===== Texte de l'exercice
JE NE ME DEMANDE PAS
Fantaisie autour de quelques mots d'Henri Michaux tirés de "La Nuit remue". Citations entre guillemets et/ou en italiques.

 

1.
"En fait, on ne sait rien du ciel du crabe" écrit Henri Michaux dans "Le Ciel du spermatozoïde". Comment le pourrait-on ? Nous croisons des crânes chaque jour ; dans chacun de ces crânes, un crabe ; au-dessus de ces crabes, un ciel. Dont nous ignorons tout. Dont nous ne pouvons saisir l'étoffe.

 

2.
Dans "Le Lac", l'eau "continue à traiter les hommes en hommes et les poissons en poissons". Manière de dire que le réel est ce qu'il est. Ce qui n'empêche pas que nous pêchions des poissons. Que nous mangions des poissons. Ou que des poissons nous mangent.

 

3.
Entre le mot "angle" et le mot "os", il y a quelque rapport pas si évident que cela à expliciter. Et pourtant, on voit bien, on sait bien que nous sommes pleins d'angles jusqu'à l'os. Nous traversons des forêts d'angles invisibles ; nous traversons des forêts cubistes, des villages cubistes, des êtres cubistes, et nous débouchons sur des places de la gare surréalistes.
==========
===== Données enregistrées
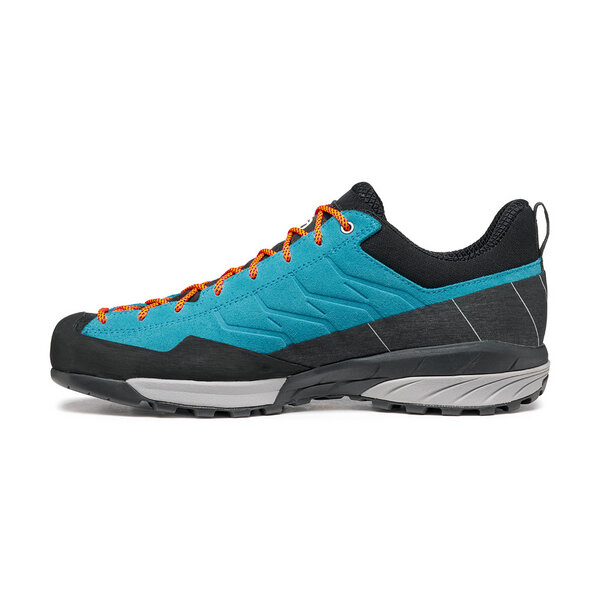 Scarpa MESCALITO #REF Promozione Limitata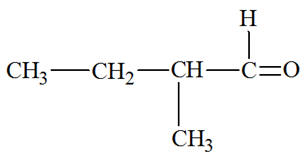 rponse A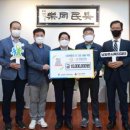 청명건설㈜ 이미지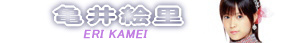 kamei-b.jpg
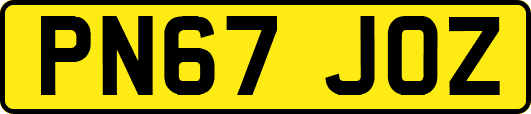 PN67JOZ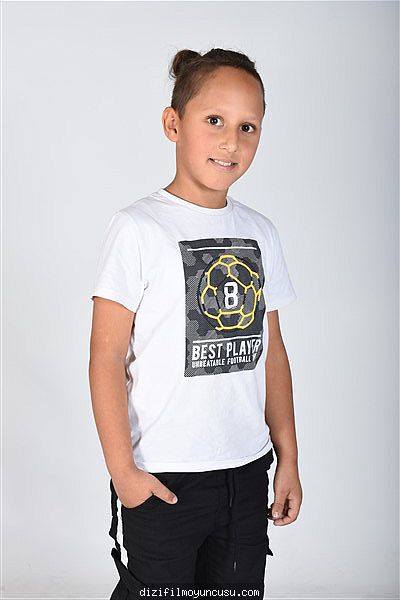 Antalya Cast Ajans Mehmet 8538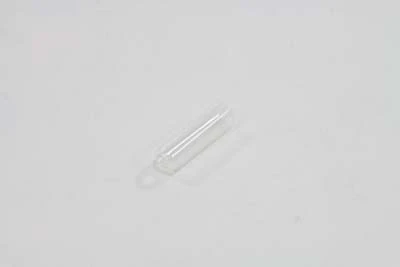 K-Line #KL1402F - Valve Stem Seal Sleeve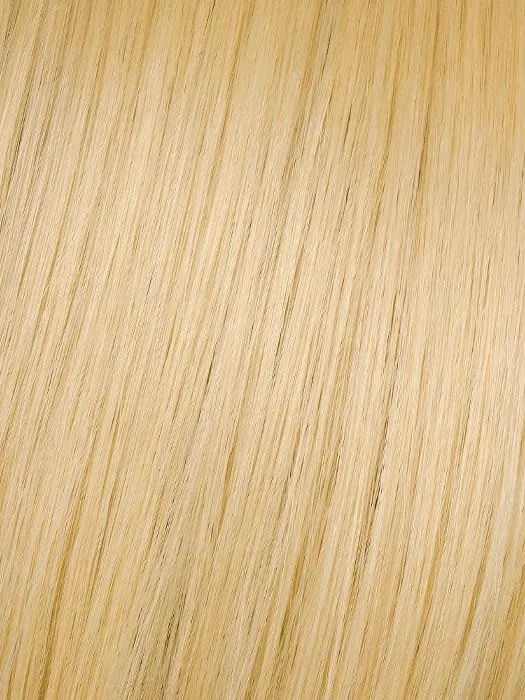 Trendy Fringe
==========
===== Données enregistrées
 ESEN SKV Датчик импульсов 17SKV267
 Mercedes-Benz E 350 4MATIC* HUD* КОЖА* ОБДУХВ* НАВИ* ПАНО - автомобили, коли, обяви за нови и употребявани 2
==========
*Consigne 1*.
De quel ouvrage d'Henri Michaux viennent les mots qui ont inspiré le texte ?
*Consigne 2*.
Transcrivez fidèlement le passage du texte qui commence par les mots « Entre le mot » et s'achève sur « la gare surréalistes. ».
*Consigne 3*.
Comment traduiriez-vous en anglais cette phrase du texte : « Et pourtant, on voit bien, on sait bien que nous sommes pleins d'angles jusqu'à l'os. » ?
Les données n'ont aucun rapport avec le texte.

*Votre réponse 1*.
De « La Nuit remue ».

*Votre réponse 2*.
Entre le mot "angle" et le mot "os", il y a quelque rapport pas si évident que cela à expliciter. Et pourtant, on voit bien, on sait bien que nous sommes pleins d'angles jusqu'à l'os. Nous traversons des forêts d'angles invisibles ; nous traversons des forêts cubistes, des villages cubistes, des êtres cubistes, et nous débouchons sur des places de la gare surréalistes.

*Votre réponse 3*.
And yet we can clearly see, we know full well, that we are full of angles down to the bone.